__Enunciado__: Enumera todas las comparaciones que emplea el texto sobre la limpieza de los libros para describir el polvo o la suciedad, introducidas por «como si», «semejantes a» o «como».

#### Texto citado

Han
venido y se han ido los pintores. Aprovechando la circunstancia, me dedico
durante algunos días a limpiar y ordenar nuevamente los libros que he ido
amontonando en un cuarto vecino. Intento, como siempre, diversos criterios de
clasificación antes de colocarlos en los estantes. Se me ocurre una primera
aproximación por géneros literarios. Como el trabajo de limpieza es tedioso, me
divierto comprobando qué libros han ido recogiendo más polvo, un polvo oscuro
que, más que ennoblecerlos, los degrada: es como si con el paso del tiempo el
interior de cada uno hubiese ido ascendiendo y flotando sobre las páginas
impresas el contenido espiritual, el alma vaga y escurridiza que tuvieran allá,
al fondo, aletargada. Los hay (compruebo que, en general, sucede a menudo esto
con las novelas) que han ido destilando una suciedad amarillenta y un poco
pegajosa, casi hepática, que en algunos casos se ha concentrado formando
manchas y aun círculos semejantes a moratones. La novela hispanoamericana
parece haber sido afectada –alguna obra de Juan Carlos Onetti se ha salvado- de
esta lacra repugnante. Me resulta asimismo simpático ver que los novelistas
españoles más jóvenes pronto, por estar más expuestos a la intemperie, se han cubierto de polvo. Es un
polvo rubio, reciente, cortito como el vello púbico que crece en los
adolescentes. Mi decisión sobre ellos es que, mientras que a los
hispanoamericanos los protejo para que no se deterioren más, a los jóvenes los
sigo dejando expuestos en los estantes más desprotegidos, cerca de la ventana,
para comprobar dentro de unos meses hasta qué punto habrán envejecido y se
habrán estropeado.

########
#### Contenido de datos

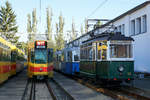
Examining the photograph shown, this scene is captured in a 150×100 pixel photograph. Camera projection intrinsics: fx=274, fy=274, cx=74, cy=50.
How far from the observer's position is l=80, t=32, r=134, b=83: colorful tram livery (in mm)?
13773

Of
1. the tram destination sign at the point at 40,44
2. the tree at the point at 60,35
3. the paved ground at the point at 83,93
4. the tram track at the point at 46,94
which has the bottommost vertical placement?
the tram track at the point at 46,94

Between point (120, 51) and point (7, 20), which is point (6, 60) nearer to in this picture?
point (120, 51)

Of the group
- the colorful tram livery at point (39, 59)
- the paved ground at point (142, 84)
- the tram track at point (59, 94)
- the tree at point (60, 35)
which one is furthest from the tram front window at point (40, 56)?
the tree at point (60, 35)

########

__Solución del ejercicio__:
- «es como si con el paso del tiempo el interior de cada uno hubiese ido ascendiendo y flotando sobre las páginas impresas el contenido espiritual, el alma vaga y escurridiza que tuvieran allá, al fondo, aletargada»
- «manchas y aun círculos semejantes a moratones»
- «cortito como el vello púbico que crece en los adolescentes»